Film Review: The Hate U Give Makes the Personal Loss of Police Brutality Palpable

The Hate U Give (20th Century Fox)

The Pitch: An adaptation of Angie Thomas’ 2017 novel, The Hate U Give chronicles the troubled life of Starr Carter (Amandla Stenberg, The Hunger Games). Starr’s a 16-year-old living in Garden Heights, a drug-afflicted neighborhood in Hinesville, Georgia, with her parents and two brothers. Her father Maverick (Russell Hornsby) and mother Lisa (Regina Hall) send her to an affluent and predominantly white high school in a nearby community, in hopes of giving Starr a chance to leave her embattled roots. Like many teens, she worries about boys, friendships, and family. Unlike many teens, she witnesses firsthand the police murder of an old friend, Khalil (Algee Smith).

Riding a line of race and riot, life and death, Starr must decide if she has the courage to testify in front of a grand jury. She must decide what matters most, who she is, and who she wants to be.

Page to Screen: When Angie Thomas began writing The Hate U Give, it was a short, a creative writing project driven by the 2009 police shooting of Oscar Grant. What a world of difference a decade can make to for a work of art’s potential as a statement. That’s an eternity of dash-cam and cell phone footage since, and that very pain, that deathly repetitive history of minority plight holds firm within George Tillman Jr.’s strong adaptation. And it’s in remembrance of those tragedies that The Hate U Give thrives. No, this is not exploitation. Far from it. This is a social justice fable of a higher order, an empathetic, understandable, and reactive drama about tough times, a loss of innocence, and other grand-level concepts

The Hate U Give is a blend, in plainest terms. It is reactionary, alive with the tumult of every lost life at the hands of the police. But it is also very much a Fox 2000 production: modestly budgeted, plain-spoken, accessible, and ultimately quite impactful. It’s a rare privilege to walk in someone else’s shoes, and we are invited into Starr’s. She’s a fully realized, amiable teen. Through voiceover (a screenwriter’s best friend in literary adaptation, take that for what you will), nothing is spared. She tolerates her white friends’ appropriation of black culture (“someone watched Straight Outta Compton again last night”). Her silence and willingness to hear her father’s speech on the inevitability of being pulled over when black sends a needed chill. Her defiant voice and confidence to speak is felt when she shares her story of Khalil’s life over a megaphone, moments before a riot.

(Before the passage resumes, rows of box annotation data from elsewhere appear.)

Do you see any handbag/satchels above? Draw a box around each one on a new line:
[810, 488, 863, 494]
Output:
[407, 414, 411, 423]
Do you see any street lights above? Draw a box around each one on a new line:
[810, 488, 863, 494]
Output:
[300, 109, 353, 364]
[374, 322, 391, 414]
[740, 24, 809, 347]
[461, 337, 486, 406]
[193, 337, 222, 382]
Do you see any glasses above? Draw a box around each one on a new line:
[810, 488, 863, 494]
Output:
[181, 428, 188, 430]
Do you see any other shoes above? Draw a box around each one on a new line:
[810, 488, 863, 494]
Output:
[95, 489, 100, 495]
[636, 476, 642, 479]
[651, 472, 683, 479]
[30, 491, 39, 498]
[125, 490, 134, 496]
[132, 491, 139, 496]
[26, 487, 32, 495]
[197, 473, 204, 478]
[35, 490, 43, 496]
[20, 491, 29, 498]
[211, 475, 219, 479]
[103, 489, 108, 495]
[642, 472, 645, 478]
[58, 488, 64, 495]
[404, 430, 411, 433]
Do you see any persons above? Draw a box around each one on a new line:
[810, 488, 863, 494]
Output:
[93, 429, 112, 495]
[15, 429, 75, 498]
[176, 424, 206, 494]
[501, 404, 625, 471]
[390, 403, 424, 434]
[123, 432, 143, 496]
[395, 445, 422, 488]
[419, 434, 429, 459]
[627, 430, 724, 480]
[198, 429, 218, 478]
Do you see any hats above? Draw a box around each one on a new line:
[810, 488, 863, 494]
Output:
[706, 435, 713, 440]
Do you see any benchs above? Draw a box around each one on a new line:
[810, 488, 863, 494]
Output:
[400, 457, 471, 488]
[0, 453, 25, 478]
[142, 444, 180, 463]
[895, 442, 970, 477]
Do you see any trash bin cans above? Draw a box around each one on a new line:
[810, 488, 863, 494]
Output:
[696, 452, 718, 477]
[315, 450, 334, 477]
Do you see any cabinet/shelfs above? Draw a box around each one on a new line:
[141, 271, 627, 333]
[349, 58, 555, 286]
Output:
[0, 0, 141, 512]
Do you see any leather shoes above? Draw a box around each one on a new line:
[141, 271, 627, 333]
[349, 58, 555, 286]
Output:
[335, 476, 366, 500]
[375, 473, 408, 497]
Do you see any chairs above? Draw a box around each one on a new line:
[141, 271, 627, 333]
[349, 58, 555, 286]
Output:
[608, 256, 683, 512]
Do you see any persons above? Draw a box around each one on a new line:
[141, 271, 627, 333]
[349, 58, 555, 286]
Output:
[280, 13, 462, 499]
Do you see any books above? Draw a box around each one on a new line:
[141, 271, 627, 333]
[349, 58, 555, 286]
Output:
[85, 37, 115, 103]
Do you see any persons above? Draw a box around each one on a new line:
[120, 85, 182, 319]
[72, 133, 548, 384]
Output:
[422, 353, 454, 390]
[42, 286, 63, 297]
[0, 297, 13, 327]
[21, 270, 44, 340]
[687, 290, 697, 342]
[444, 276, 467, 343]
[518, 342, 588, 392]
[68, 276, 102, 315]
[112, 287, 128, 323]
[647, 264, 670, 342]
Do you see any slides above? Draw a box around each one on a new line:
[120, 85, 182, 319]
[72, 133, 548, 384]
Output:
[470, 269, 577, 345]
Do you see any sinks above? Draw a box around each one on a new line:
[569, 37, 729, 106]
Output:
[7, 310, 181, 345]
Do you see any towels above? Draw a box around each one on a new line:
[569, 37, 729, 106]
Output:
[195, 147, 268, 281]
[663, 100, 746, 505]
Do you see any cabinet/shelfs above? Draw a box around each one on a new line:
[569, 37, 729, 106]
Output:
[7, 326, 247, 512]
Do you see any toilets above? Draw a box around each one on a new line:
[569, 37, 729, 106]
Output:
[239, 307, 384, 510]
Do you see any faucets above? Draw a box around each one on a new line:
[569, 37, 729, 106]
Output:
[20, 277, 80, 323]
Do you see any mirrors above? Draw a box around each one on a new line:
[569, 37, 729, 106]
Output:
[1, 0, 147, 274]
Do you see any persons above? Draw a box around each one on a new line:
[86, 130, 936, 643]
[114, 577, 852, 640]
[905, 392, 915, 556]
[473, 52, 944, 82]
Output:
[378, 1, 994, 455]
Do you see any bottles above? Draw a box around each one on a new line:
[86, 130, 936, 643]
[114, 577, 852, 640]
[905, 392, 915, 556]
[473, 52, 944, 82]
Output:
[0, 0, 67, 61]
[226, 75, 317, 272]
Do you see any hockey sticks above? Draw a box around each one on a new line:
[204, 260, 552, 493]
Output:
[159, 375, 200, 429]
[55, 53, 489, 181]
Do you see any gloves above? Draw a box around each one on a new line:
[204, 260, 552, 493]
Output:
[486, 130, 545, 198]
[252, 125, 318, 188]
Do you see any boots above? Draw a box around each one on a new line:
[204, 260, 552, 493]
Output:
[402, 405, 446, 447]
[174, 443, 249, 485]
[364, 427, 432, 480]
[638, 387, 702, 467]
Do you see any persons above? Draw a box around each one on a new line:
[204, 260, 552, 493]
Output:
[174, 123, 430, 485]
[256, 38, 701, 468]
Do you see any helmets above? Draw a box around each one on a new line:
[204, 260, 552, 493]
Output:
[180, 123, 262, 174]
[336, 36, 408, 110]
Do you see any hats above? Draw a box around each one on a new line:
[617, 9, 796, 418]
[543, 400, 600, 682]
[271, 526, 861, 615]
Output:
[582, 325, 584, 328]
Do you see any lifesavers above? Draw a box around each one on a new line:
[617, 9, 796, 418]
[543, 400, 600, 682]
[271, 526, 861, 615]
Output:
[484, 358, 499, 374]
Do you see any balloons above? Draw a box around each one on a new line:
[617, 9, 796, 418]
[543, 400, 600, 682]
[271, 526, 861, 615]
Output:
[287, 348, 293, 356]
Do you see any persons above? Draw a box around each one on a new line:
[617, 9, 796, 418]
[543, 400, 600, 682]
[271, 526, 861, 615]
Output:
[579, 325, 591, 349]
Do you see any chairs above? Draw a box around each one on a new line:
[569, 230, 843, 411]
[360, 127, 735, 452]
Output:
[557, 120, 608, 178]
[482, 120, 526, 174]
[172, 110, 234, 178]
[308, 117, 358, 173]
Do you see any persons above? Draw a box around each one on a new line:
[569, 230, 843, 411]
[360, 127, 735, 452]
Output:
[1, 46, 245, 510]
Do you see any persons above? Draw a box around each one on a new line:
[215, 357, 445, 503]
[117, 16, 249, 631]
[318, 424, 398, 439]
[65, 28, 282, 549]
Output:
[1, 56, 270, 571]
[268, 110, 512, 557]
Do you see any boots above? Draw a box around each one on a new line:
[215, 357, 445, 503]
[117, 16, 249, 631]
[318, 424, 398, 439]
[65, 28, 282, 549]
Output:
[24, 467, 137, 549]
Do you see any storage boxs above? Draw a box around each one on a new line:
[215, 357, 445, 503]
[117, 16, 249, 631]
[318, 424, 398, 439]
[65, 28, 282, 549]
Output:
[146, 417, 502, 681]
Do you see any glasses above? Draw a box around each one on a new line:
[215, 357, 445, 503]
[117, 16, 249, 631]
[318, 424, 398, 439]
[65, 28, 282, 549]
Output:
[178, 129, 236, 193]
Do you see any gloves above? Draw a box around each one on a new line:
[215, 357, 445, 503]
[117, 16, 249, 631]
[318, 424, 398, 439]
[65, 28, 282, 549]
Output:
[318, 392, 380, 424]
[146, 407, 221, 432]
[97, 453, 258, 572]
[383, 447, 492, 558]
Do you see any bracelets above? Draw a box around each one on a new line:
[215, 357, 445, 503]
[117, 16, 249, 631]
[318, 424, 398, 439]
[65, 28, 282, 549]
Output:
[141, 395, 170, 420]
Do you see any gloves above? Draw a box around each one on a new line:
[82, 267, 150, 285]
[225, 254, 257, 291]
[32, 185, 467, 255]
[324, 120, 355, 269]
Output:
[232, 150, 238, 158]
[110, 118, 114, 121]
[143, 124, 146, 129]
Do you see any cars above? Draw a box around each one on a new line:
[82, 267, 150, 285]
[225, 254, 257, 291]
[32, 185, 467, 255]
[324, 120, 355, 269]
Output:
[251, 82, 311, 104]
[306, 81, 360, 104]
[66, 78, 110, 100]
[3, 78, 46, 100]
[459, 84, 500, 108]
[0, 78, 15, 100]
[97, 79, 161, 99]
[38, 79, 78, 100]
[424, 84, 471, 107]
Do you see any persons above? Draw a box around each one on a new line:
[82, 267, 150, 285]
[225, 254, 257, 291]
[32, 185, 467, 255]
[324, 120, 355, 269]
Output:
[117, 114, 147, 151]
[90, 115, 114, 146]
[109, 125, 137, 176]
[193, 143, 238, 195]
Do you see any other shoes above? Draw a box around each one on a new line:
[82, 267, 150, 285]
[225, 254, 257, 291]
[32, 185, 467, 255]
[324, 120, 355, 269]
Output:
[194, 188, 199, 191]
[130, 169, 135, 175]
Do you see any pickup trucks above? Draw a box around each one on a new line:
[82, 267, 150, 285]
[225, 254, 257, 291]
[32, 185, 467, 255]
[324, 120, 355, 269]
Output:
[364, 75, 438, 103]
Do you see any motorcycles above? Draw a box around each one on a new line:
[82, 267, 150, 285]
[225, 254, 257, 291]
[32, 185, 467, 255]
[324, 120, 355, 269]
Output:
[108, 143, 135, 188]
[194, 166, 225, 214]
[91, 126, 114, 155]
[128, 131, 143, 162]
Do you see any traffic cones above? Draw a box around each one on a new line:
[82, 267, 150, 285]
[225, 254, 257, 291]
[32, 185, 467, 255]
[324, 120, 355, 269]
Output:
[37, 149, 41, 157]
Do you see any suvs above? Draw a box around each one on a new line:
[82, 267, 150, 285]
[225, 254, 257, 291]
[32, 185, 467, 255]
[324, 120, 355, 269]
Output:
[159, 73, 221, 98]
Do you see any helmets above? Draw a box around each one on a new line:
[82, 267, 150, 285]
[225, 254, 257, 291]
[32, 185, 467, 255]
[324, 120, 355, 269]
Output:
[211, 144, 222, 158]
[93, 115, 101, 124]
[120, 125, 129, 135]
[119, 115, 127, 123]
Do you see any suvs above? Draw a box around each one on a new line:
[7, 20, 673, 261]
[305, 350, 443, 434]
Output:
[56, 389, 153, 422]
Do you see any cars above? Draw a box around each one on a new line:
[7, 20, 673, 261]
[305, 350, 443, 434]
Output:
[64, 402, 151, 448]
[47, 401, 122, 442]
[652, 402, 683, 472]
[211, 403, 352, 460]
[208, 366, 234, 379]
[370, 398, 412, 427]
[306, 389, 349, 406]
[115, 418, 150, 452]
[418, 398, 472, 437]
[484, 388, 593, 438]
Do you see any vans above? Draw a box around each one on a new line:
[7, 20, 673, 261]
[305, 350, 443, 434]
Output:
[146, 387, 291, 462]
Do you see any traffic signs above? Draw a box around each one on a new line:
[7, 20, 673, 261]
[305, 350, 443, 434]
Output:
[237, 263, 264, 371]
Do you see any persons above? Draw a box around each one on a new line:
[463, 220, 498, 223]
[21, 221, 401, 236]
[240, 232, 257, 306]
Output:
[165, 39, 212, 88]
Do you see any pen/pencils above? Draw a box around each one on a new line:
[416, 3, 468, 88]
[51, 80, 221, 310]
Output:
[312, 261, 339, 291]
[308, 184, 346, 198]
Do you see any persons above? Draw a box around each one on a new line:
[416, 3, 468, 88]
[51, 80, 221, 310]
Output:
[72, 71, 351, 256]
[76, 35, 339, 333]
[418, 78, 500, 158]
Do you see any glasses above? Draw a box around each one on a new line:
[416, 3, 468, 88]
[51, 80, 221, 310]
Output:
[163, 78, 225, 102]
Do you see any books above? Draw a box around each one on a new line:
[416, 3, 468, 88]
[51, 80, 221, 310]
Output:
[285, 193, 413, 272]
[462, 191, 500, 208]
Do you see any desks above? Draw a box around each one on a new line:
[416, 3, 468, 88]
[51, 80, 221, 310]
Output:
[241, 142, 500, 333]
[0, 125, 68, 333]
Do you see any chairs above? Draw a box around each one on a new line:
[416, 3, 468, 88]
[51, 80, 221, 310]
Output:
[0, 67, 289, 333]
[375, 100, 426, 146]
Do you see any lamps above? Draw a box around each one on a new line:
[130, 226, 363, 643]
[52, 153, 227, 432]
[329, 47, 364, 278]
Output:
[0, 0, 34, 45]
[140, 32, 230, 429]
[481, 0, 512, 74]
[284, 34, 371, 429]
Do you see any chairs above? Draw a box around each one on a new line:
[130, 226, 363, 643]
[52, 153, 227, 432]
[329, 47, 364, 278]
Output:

Perhaps it’s easier to understand when Starr shares her feelings with such purity. Starr experiences shock, loss, grief, fear, angst, truth, strength. These are the universal themes of The Hate U Give. But in spite of those commonalities, Tillman Jr. and his lead never lets you assume that we can all share these feelings. The Hate U Give is here to remind us of the hardship that is being born black in America. A “trap,” it’s called at one point.

The Love We Have: The Hate U Give deserves wide eyes and open hearts.

The Hate U Give firmly embraces its style of big studio narrative, and it effectively utilizes the tools of old school tear jerker and teen drama. When drama suddenly, sporadically happens – police magically appear, after a sudden physical altercation – it’s still rooted in a familiar reality. Where there’s a quibble, right around the corner there’s always a great moment. Starr’s uprising on the streets. Starr giving a learning moment with a hairbrush to illustrate that it’s not a gun. There is urgency you can’t ignore here. Tear gas. Walkouts. Dates and dances and the stuff of youth layered with simmering tension. Fire and calamity and protests against a system (judicial, socioeconomic, you name it) utterly broken.

For these reasons, we have to give a little love back to this movie.

The Verdict: Starr’s struggles of identity, of truth, of justice, of adolescence and womanhood capture the tear-filled feelings of daily American crisis. Khalil’s death hits hard in the wake of Tamir Rice, Laquan MacDonald, and so many other black youths killed by the police on camera. Starr’s anxiety to speak up is rooted in so many other women’s fear of coming forward. While it deals in the traditional melodramatics, straight from the ‘ol Hollywood emotion factory, Tillman Jr.’s aim seems true. The Hate U Give feels so Right Damn Now that you could leave the theater and see its stories on the nightly news.

Where’s It Playing?: The Hate U Give is rolling into a larger expansion this weekend. October 19th, the official release, is when the movie arrives on 2,300 screens. Make plans.